Penso que se trata de um testemunho conflitivo com o tema central para a população negra na diáspora, que seria, segundo o professor Joaze Bernardino Costa, o de «como retomar o controle de suas vidas e suas imagens dentro das sociedades hegemônicas». Pelo que valha, creio de interesse o comentário adicional incluído no texto, onde o professor cita dois outros autores (Gonzales e Giacomini), a respeito do caso da sociedade brasileira, onde «há não só a associação da mulher negra ao trabalho doméstico, como há também sua associação à condição de objeto sexual, tão celebrada nacional e internacionalmente no Carnaval».

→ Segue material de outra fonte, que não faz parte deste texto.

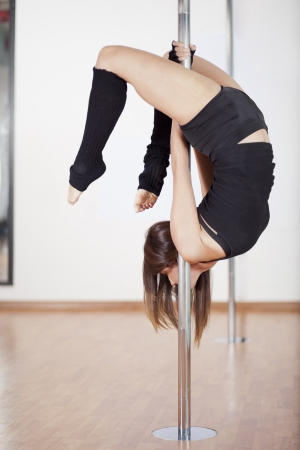 Cute young woman practicing a pose in pole fitness class Zdjęcie Seryjne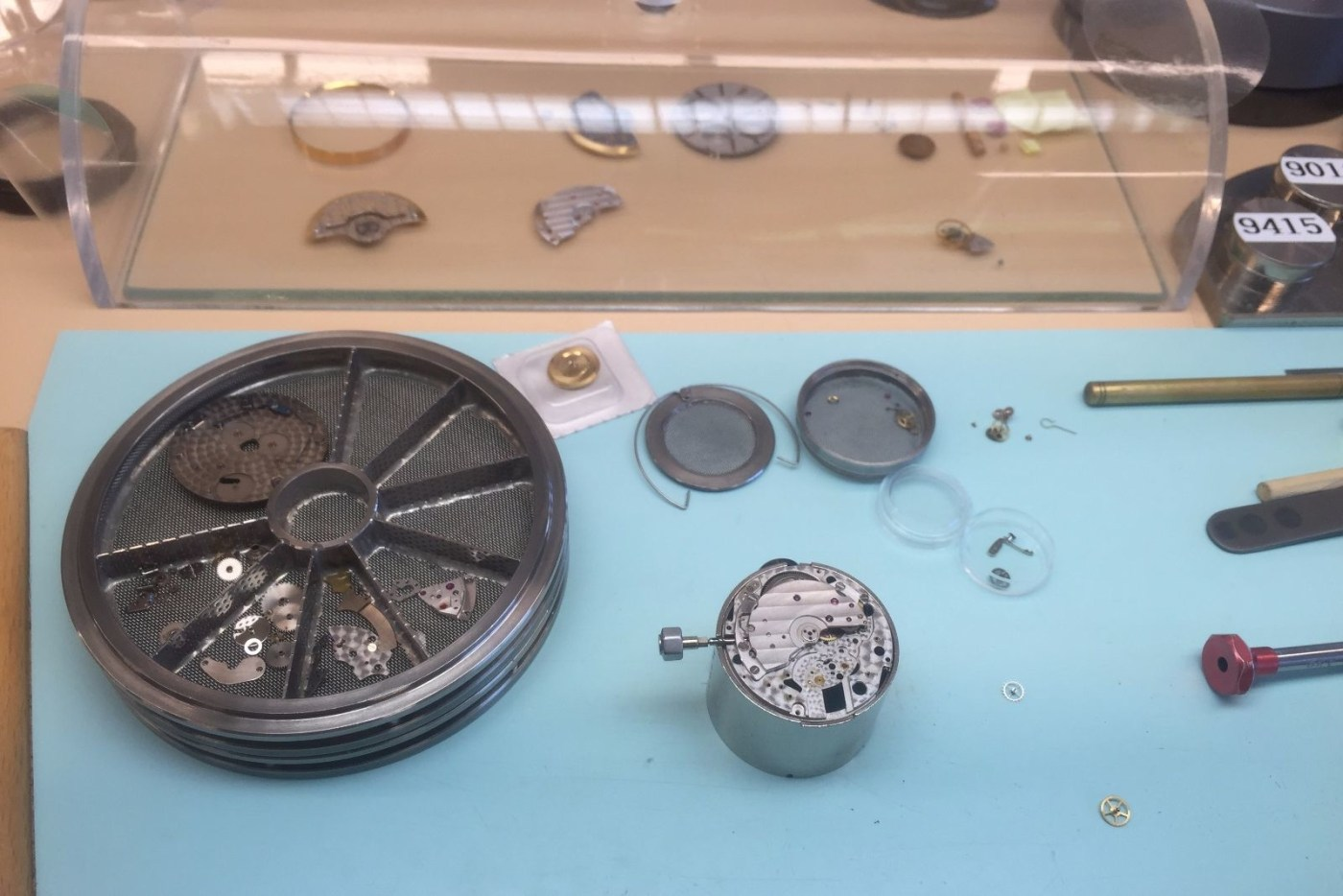The movement is disassembled to the main plate and parts are put into a carriage for cleaning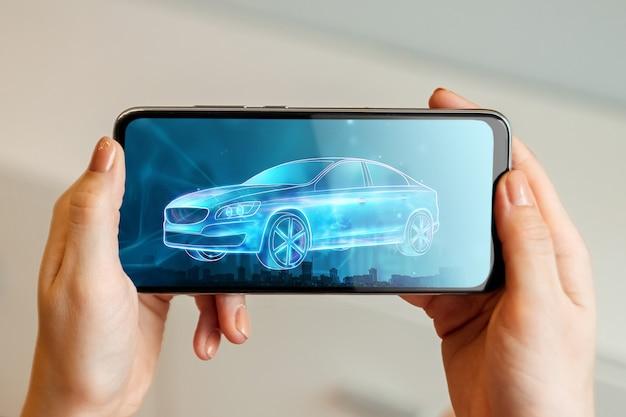 Mobile gps-navigation, hologrammbild eines autos, das den smartphonebildschirm verlässt.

Nesse quadro de discriminação cinzento e pouco nítido que ainda se reserva às «dependências de empregado/trabalhador doméstico», o tema da refeição solitária viria quase que automaticamente carregado de derivações negativas: como dito acima, constituiria mais bem a exceção o trabalhador doméstico ser convidado a partilhar das refeições junto com os donos da casa, seus empregadores, sendo a regra a refeição em separado. Tal prática, no mínimo uma discriminação de ranço aristocrático e, na melhor das hipóteses otimistas, uma reafirmação de respeito à individualidade, é aceita com a maior naturalidade, sem questionamentos.

Por consequência, parece pouco razoável que a refeição a sós, para a empregada doméstica, em vista da discriminação implícita ou explicita que a caracteriza, dependendo do caso, possa significar um momento de prazer especial. Comer comida fria, ou comer o que sobrou, em ambiente desfavorável são representações  bastante comuns no que se refere à refeição solitária da empregada doméstica, residente ou não.

Tudo isso é verdadeiro. Há, contudo, que ver o momento da refeição. Independentemente do que se come, e da discriminação que envolve esse momento no caso da empregada doméstica, a refeição solitária se iguala a qualquer outra refeição solitária. Não se distingue das demais em qualquer outro lugar ou em qualquer outra situação, na rua, no restaurante, em casa, no trabalho, feita na marmita, no prato goumet ou no pote de barro , com alimentos sofisticados ou os mais simples. Porque?

Porque a refeição a sós, em qualquer circunstância, oferece momentos de intimidade àquele que a faz e que se dispõe a explorá-los, numa viagem virtual de autoconhecimento que pode ser muito prazerosa e sempre reveladora. Tudo isso pelos motivos que venho alinhavando ao longo destes ensaios. No que se refere a esse potencial, e a esse apenas, a condição social do sujeito não deveria interferir. O potencial será o mesmo para rico ou pobre, jovem ou idoso, homem ou mulher, mendigo ou senhor, empregado doméstico ou patrão, astronauta na estação espacial ou cristão nas catacumbas da Roma Antiga.

A consciência da injustiça e da desigualdade social e econômica geradas pela discriminação, racismo e colonialismo, entretanto, formará a base dessas revelações para certos estamentos sociais, se não para toda a sociedade. Espera-se, a esse respeito, que para tal possam ter contribuído as lições da morte de George Floyd e das muitas outras vítimas, desconhecidas ou ignoradas, de tragédias semelhantes.